INSTRUCTIONS TO FOLLOW: Please copy the study load text between "Most institutions will" and "course by research.", inclusive, replacing "PhD" with "doctorate".

STUDY TEXT:
_ _ _ _

In reference to study load, you may have encountered the acronym ‘FTE’, which stands for Full-Time [tertiary study] Equivalent. What FTE is generally talking about is the minimum fraction of study load that particular institutions require in the first semester of the final year of study. This is likely carried out to prevent excessive under-loading during applications that may unfairly advantage people that take no classes while applying. Furthermore, it ensures that you are capable of meeting the study demands of a medical course. If you are under-loading, the important numbers to be aware of are 37.5% FTE for the Universities of Melbourne, Wollongong, and the Australian National University and greater than 25% for Deakin and the University of Western Australia. Again, it has to be said, don’t apply if you do not meet the requirements as this is a wasted preference. Therefore, a minimum of two subjects are required to be taken in the final semester in order to achieve >25% FTE. Do not apply to institutions if you do not satisfy their requirements.

  • Additional Information for postgraduate students:

Most institutions will use grades attained in subjects from an approved postgraduate course.
Griffith will award an instant 7.0 GPA to anyone with a PhD and a maximum GPA for each year of a full-time Masters course by research.

_ _ _ _

EXTRACTED MATERIAL:
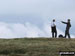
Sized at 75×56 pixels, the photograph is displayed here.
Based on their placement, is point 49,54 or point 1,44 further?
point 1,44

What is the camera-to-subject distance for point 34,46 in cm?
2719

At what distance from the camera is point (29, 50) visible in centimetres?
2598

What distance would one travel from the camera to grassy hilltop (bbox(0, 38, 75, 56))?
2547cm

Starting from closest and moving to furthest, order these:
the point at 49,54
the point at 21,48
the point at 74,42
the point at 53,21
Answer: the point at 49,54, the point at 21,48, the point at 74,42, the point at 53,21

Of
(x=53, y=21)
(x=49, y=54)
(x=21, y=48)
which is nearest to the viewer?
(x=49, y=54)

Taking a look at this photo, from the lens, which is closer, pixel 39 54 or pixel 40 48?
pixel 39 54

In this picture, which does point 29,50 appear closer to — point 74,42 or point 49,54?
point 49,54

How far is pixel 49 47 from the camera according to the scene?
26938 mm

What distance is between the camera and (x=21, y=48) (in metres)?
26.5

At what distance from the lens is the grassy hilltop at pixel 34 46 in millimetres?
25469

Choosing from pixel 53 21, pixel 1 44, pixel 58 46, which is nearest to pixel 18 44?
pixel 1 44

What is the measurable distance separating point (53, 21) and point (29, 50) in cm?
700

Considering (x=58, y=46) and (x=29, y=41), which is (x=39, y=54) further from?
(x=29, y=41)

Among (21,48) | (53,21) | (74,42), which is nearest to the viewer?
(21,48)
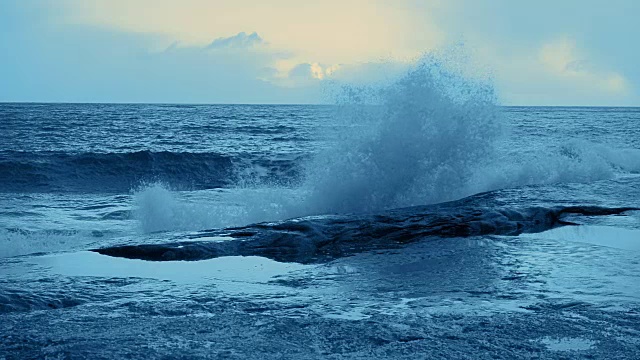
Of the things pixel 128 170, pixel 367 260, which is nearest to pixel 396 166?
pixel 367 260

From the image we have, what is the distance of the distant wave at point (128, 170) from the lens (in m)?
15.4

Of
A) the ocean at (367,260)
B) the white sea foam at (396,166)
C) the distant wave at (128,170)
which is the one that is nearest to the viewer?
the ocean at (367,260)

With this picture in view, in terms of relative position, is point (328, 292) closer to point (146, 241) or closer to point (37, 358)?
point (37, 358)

_ _ _ _

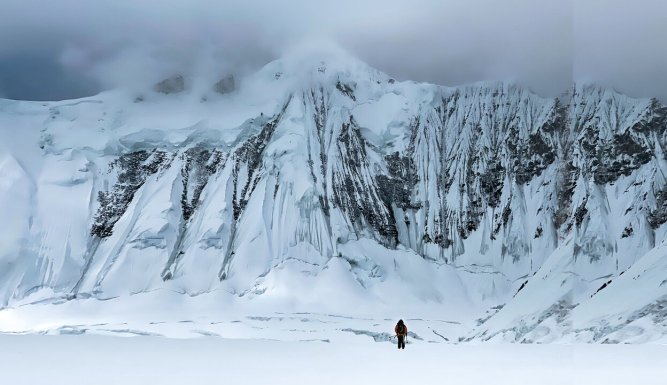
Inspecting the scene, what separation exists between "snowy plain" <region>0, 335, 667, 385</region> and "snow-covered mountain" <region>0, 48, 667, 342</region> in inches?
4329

_ _ _ _

RESPONSE TO THIS TASK:
Most institutions will use grades attained in subjects from an approved postgraduate course.
Griffith will award an instant 7.0 GPA to anyone with a doctorate and a maximum GPA for each year of a full-time Masters course by research.